Get timely, accurate information about your cardiovascular health from experts at Palos Health—so you and your provider can plan the best path to care.
Why Diagnostic Tests?
A diagnostic test looks for the cause of symptoms. Your test results can help you and your doctor make choices about how to treat a health condition. They can also evaluate if a treatment is working effectively
Tests We Offer
Diagnostic testing will depend on your symptoms and other factors. Your team will help you understand which test you’re having, how it works, and what it’s used for. Our compassionate staff will help you feel comfortable every step of the way.
You may receive an angiogram to check the health of your blood vessels and heart. Your provider will inject contrast material, which shows up in X-ray images, into the blood vessels. Your test results can show narrowing or blockages in the arteries that lead to your heart.
Produces images of heart arteries and related blockages or narrowing due to plaque buildup, which is an indicator of coronary artery disease.
Magnetic resonance imaging (MRI) creates detailed pictures using a computer, radio waves (not radiation), and powerful magnetic fields. A cardiac MRI takes photos of your heart to check its structure and function.
Computed Tomography Angiography (CTA)
Uses contrast material to assist with diagnosis and evaluation of blood vessel disease or related conditions such as aneurysms or blockages.
Fractional Flow Reserve (FFR)
Uses a catheter to measure blood flow through a specific part of an artery.
An echocardiogram, or echo, uses ultrasound waves to create pictures of the heart while it pumps blood. The test shows your heart’s movement and takes images of its chambers and valves. You may have an echo test to check for or monitor:
- Blood clots
- Enlargement of the heart
- Heart valve problems
- Estimate of heart muscle's ability to pump blood to the rest of the body
During the test, your provider will place a device called a transducer at different angles and locations on your chest which sends out sound waves that you won’t feel.
Another type of echo test used to create images of the back of the heart by passing a lighted ultrasound scope into your esophagus.
An electrocardiogram, or EKG, measures your heart’s electrical activity using sensors called electrodes placed on your chest, arms, and legs. The results of your test can show if you have an irregular heartbeat (arrhythmia) conduction disturbances and measures the heart's electrical activities.
External heart monitors can collect information about your heart while you do your normal activities, your provider may recommend heart monitoring. The type of monitor that’s best for you depends on your symptoms and other factors.

## [Raw data]
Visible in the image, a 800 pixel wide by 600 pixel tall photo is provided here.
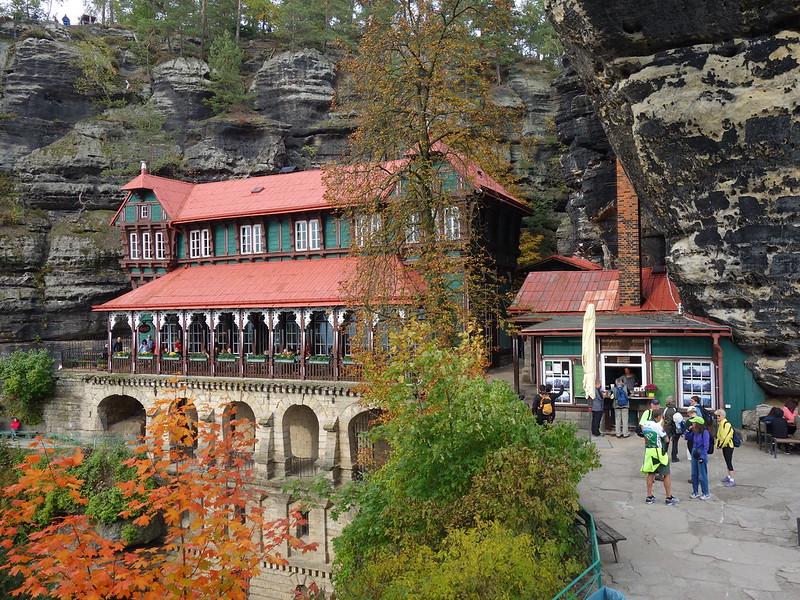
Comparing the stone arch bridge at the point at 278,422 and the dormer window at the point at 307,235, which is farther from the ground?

## [Problems to solve]
(1) Answer these from the text on heart diagnostic tests:
(a) What three things does a cardiac MRI use to create its pictures?
(b) What tool does Fractional Flow Reserve use, and what does it measure?
(c) Where does the provider place the transducer during an echocardiogram?
(2) Pick up the text on heart diagnostic tests after its last sentence and extend it.

## [Answer set]
(1)
(a) A computer, radio waves (not radiation), and powerful magnetic fields.
(b) A catheter, which measures blood flow through a specific part of an artery.
(c) At different angles and locations on the chest.

(2)
You may have an exercise stress test or medication administered stress test to see how your heart functions when it’s working harder than usual or to check for blocked arteries. Depending on your symptoms and other factors, you may have:
- Stress echocardiogram – Uses ultrasound imaging to assess how well your heart works before and after you do physical activity
- Nuclear imaging stress test, also called myocardial perfusion imaging – Compares images that show blood flow through the heart during physical activity
Instead of exercising, you may take medicine that mimics the effect of exercise on the heart.
If you do exercise, you’ll walk on a treadmill during your test. A nurse or cardiology technician will place sticky patches (electrodes) on your chest. Wires connect these patches to a machine that records the electrical signal that makes your heart beat. Your blood pressure, heart rate and rhythm, and breathing will also be monitored.
If you faint or feel lightheaded often, you may have a tilt-table test that monitors your blood pressure and pulse with position changes. During the test, you lie on a table that moves you into different positions. Your care team will monitor your blood pressure and heart rate throughout the test.
Your doctor may suggest a vascular ultrasound to check the circulation (blood flow) in your arms and legs. During the test, a Palos Health technician or other professional will use noninvasive ultrasound technology to look for signs of narrowing of the blood vessels.
An X-ray is in an imaging scan that makes pictures of the inside of the body using a safe, small amount of radiation. You may have a chest X-ray to look for signs of heart disease, lung disease or other abnormalities.
Where Do I Go for My Test?
Your diagnostic test may take place at Palos Hospital in Palos Heights or the Palos Health South Campus in Orland Park.